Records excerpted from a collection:
══════
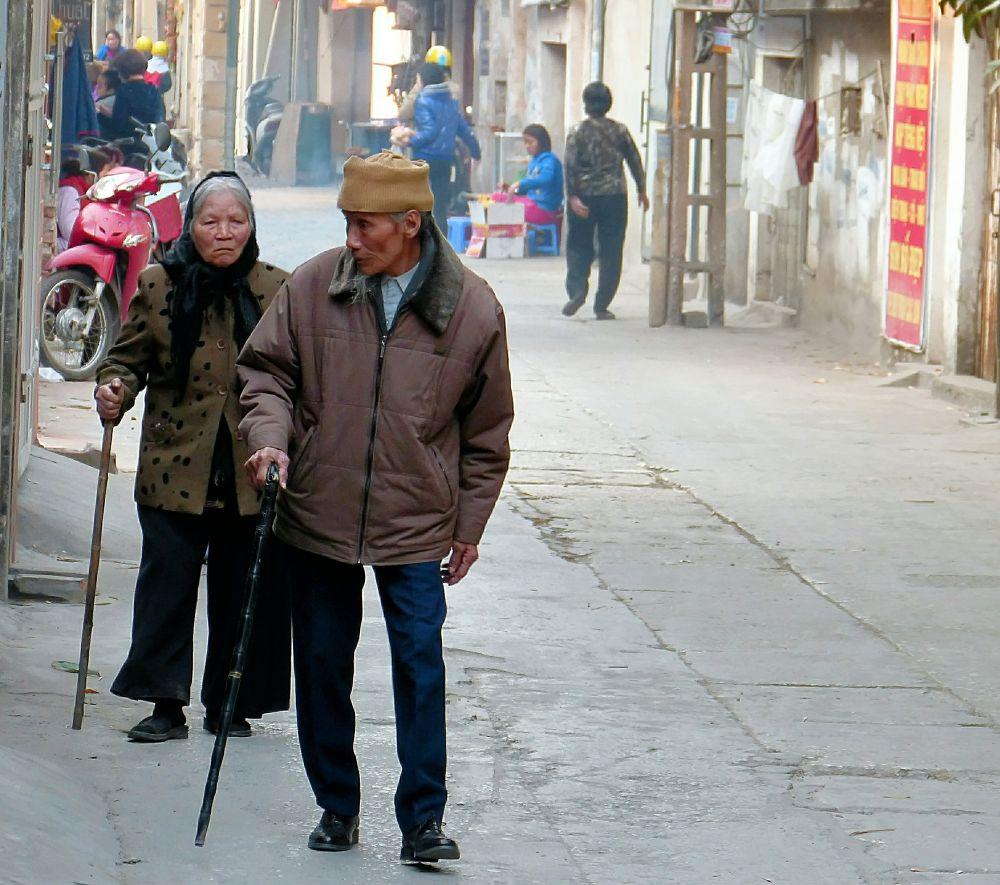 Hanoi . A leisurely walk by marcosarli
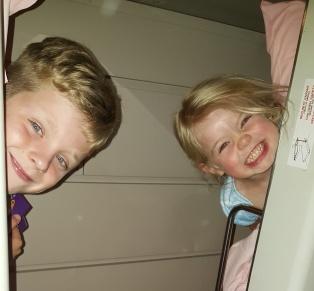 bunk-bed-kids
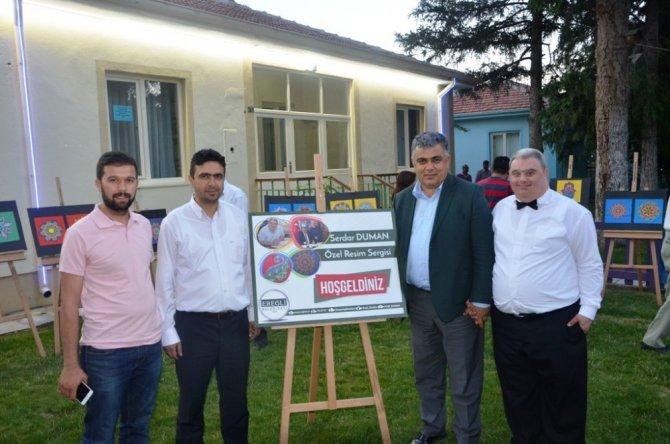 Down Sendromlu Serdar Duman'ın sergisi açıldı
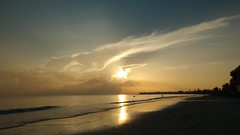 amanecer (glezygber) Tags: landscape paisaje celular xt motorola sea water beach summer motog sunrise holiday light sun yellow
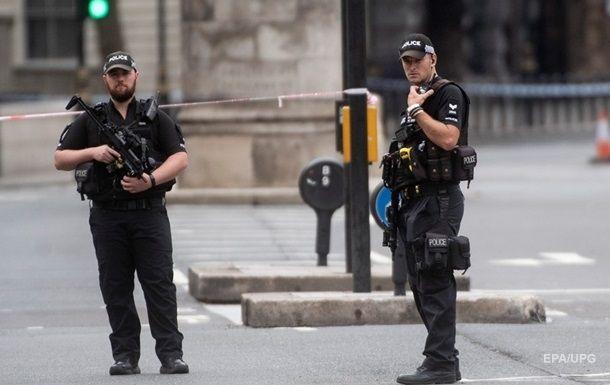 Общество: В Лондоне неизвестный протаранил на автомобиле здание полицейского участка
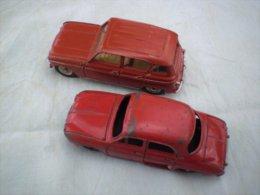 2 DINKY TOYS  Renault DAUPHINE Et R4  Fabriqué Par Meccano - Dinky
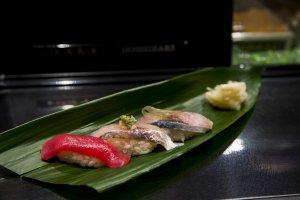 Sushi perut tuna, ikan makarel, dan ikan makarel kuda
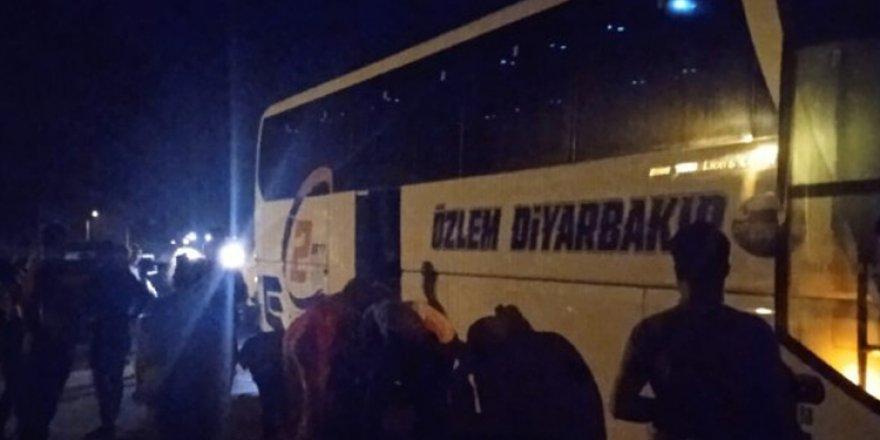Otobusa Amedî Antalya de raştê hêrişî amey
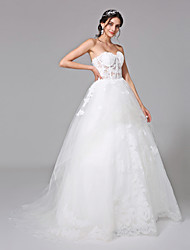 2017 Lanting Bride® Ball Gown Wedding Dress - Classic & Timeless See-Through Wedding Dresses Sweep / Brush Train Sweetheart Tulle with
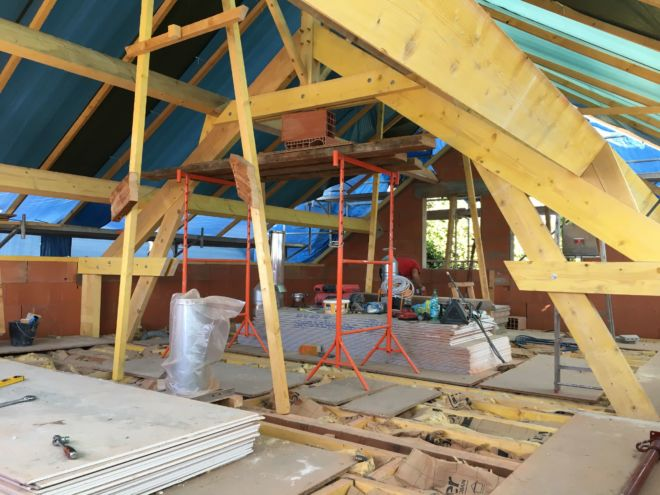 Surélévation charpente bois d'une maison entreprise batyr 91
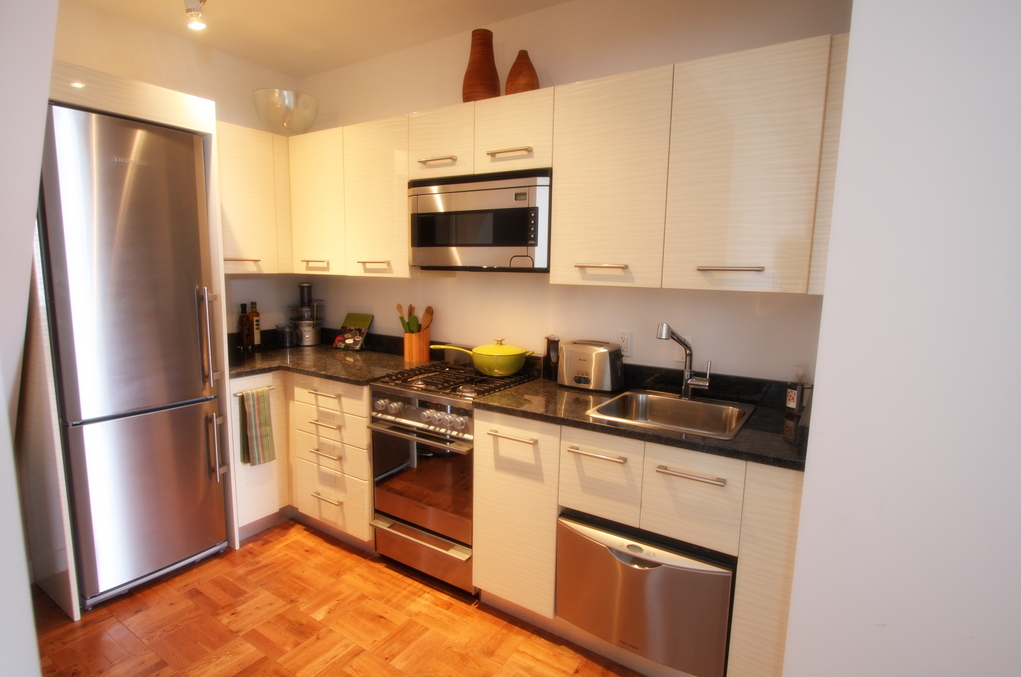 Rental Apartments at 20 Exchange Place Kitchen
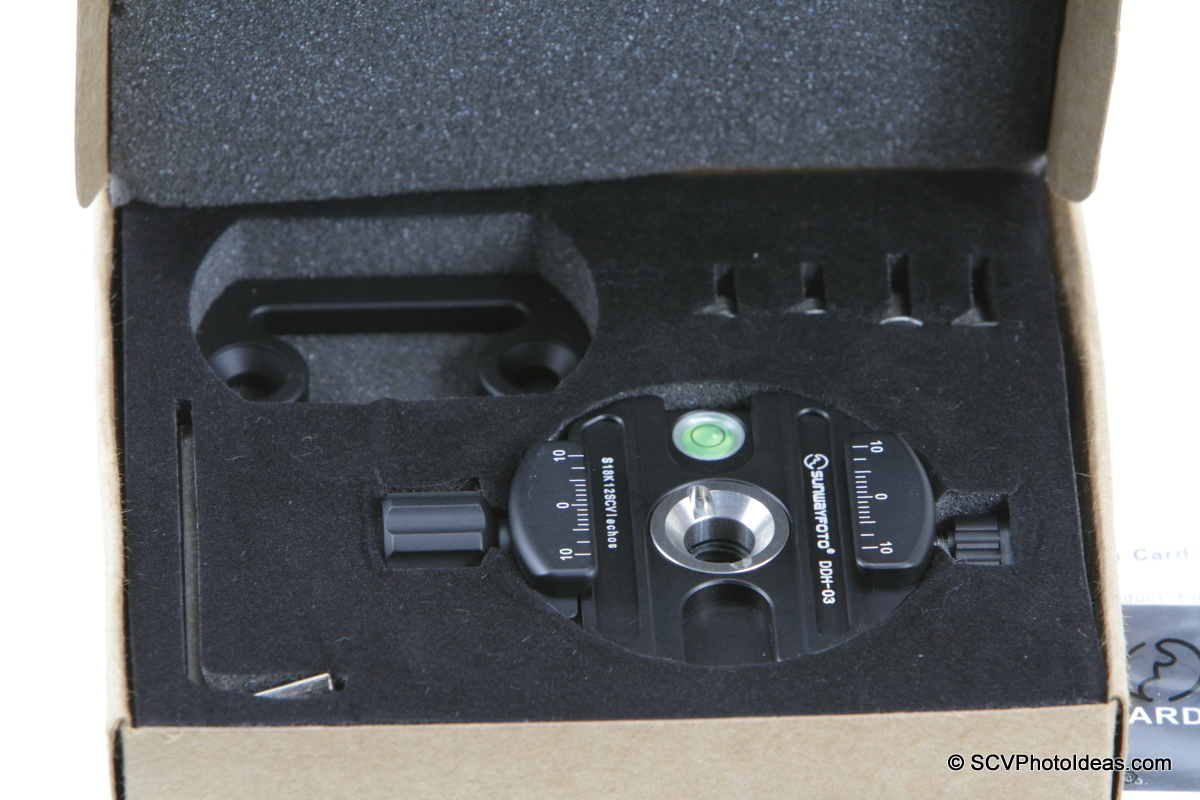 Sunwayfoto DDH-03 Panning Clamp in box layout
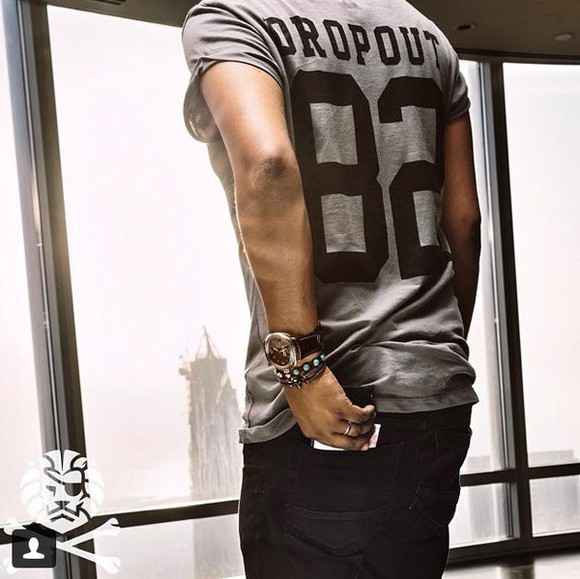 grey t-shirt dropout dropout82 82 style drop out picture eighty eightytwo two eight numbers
══════
All entries should be restated word for word; no images belong in the copy.

 Hanoi . A leisurely walk by marcosarli
 bunk-bed-kids
 Down Sendromlu Serdar Duman'ın sergisi açıldı
 amanecer (glezygber) Tags: landscape paisaje celular xt motorola sea water beach summer motog sunrise holiday light sun yellow
 Общество: В Лондоне неизвестный протаранил на автомобиле здание полицейского участка
 2 DINKY TOYS  Renault DAUPHINE Et R4  Fabriqué Par Meccano - Dinky
 Sushi perut tuna, ikan makarel, dan ikan makarel kuda
Otobusa Amedî Antalya de raştê hêrişî amey
 2017 Lanting Bride® Ball Gown Wedding Dress - Classic & Timeless See-Through Wedding Dresses Sweep / Brush Train Sweetheart Tulle with
 Surélévation charpente bois d'une maison entreprise batyr 91
 Rental Apartments at 20 Exchange Place Kitchen
 Sunwayfoto DDH-03 Panning Clamp in box layout
 grey t-shirt dropout dropout82 82 style drop out picture eighty eightytwo two eight numbers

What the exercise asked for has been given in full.